Dib knew that he could not risk being caught without at least one frame of film ready; indeed, the more the better. This was far bigger than something breaking or even a plane crashing somewhere. Being privy to that ominous transmission had conferred on him the sole responsibility for keeping lookout and spreading the alarm when the aliens did arrive. If they succeeded in attacking the earth, he _would_ be responsible for whatever followed.... not something Dib wanted on his head. Serious business indeed.

And if, perchance, a UFO were to actually fly over the skool, and he pointed it out to someone, well, they'd pretty much have to believe him then, wouldn't they? And stop making those crazy twirling motions, often right in front of him. But that would never happen. UFO sightings happened only in other places, places like Roswell, New Mexico and the White Mountains of New Hampshire.

Suddenly Dib realized he was seeing something that looked like nothing he'd ever seen before! In his excitement he briefly tried to balance atop the backrest, then settled for standing on the seat. He squinted, then as he grew more sure, lined up the not yet identified flying object in his viewfinder and held a shaking finger over the shutter release. If this was the day he would have his own Close Encounter of the First Kind and see a UFO, photograph it, report it and keep the world safe, this would officially qualify as a Tremendously Good Day Indeed!

Dib held his breath, waiting until the object got close enough that anyone would be able to see that the object in the photograph was a UFO. Just as he was about to click the shutter, he sighed with disappointment and dropped the camera back into his pocket. Just another airplane.

Only now did Dib hear the basketball bouncing. He looked around, wondering how long this had been going on.

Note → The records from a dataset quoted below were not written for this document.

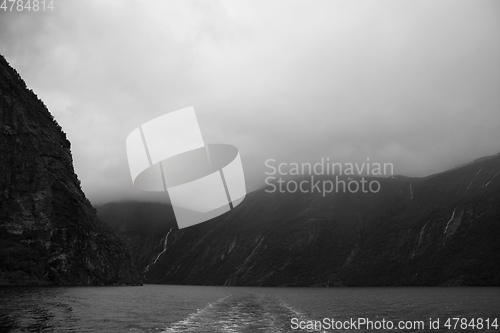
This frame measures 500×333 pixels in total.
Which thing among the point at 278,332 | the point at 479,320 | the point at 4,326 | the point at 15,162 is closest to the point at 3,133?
the point at 15,162

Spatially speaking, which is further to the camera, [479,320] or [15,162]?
[15,162]

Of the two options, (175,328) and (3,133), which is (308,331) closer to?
(175,328)

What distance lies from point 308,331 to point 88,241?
495 feet

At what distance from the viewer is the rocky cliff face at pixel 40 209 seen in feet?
473

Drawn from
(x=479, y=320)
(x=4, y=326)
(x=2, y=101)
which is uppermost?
(x=2, y=101)

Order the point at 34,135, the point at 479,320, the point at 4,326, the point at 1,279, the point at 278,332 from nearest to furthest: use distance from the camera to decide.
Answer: the point at 4,326 → the point at 278,332 → the point at 479,320 → the point at 1,279 → the point at 34,135

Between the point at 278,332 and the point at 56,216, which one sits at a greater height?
the point at 56,216

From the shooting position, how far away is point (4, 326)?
40031mm

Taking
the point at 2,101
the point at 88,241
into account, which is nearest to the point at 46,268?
the point at 88,241

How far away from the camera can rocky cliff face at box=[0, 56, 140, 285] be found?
144 metres

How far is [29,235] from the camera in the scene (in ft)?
486

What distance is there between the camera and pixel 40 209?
156375 mm

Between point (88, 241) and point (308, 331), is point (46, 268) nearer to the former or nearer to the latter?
point (88, 241)

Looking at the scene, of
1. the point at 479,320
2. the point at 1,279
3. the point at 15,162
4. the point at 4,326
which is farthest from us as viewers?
the point at 15,162
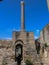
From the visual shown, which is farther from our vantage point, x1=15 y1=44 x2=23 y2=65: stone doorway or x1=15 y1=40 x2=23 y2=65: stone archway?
x1=15 y1=40 x2=23 y2=65: stone archway

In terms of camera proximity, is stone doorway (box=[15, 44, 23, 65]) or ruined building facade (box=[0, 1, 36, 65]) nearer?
ruined building facade (box=[0, 1, 36, 65])

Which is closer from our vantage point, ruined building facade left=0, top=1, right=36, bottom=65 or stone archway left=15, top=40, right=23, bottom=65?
ruined building facade left=0, top=1, right=36, bottom=65

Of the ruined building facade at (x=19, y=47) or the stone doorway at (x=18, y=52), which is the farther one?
the stone doorway at (x=18, y=52)

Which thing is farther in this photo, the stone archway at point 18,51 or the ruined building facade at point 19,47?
the stone archway at point 18,51

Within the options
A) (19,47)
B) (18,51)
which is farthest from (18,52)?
(19,47)

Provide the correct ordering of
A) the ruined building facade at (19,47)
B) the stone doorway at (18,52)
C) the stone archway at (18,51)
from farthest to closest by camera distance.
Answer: the stone archway at (18,51)
the stone doorway at (18,52)
the ruined building facade at (19,47)

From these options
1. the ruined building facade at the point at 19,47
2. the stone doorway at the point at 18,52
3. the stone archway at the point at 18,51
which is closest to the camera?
the ruined building facade at the point at 19,47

Torque was shooting baskets and being none too careful where the ball bounced. Dib winced as he saw this; even though the class bully was no friend of his, the sight of Gaz in full Self-righteous Vengeance Mode was no easy thing to watch.

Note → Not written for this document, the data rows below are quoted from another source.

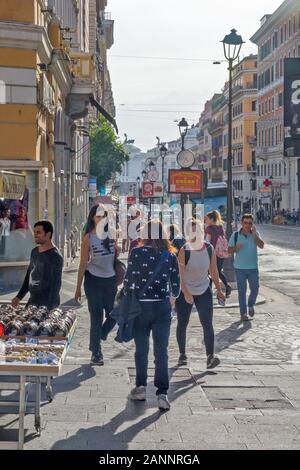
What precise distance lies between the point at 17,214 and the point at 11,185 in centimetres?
78

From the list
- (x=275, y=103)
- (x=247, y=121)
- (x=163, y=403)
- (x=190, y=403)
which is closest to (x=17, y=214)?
(x=190, y=403)

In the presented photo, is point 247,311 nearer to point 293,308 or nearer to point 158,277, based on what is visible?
point 293,308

"Protect Gaz," said his father's voice in Dib's head. "She's your little sister!"

While she might be a year younger, nothing was little about Gaz. Nothing. Not her appetite for video games and pizza, not her berserk shrieks when she was pissed off, and certainly least of all her evil, vicious temper.

_ME... I'M supposed to protect... GAZ. Somebody who can flatten not only me, but anyone else in my class if not the skool. Uhhh Huhhhh... _

Sighing, he figured he'd better do something. _I just hope I don't end up in intensive care over this. _

"Uhm, Torque", he began, his stomach churning as he anticipated what would most likely follow, "you'd better leave my little sister alone."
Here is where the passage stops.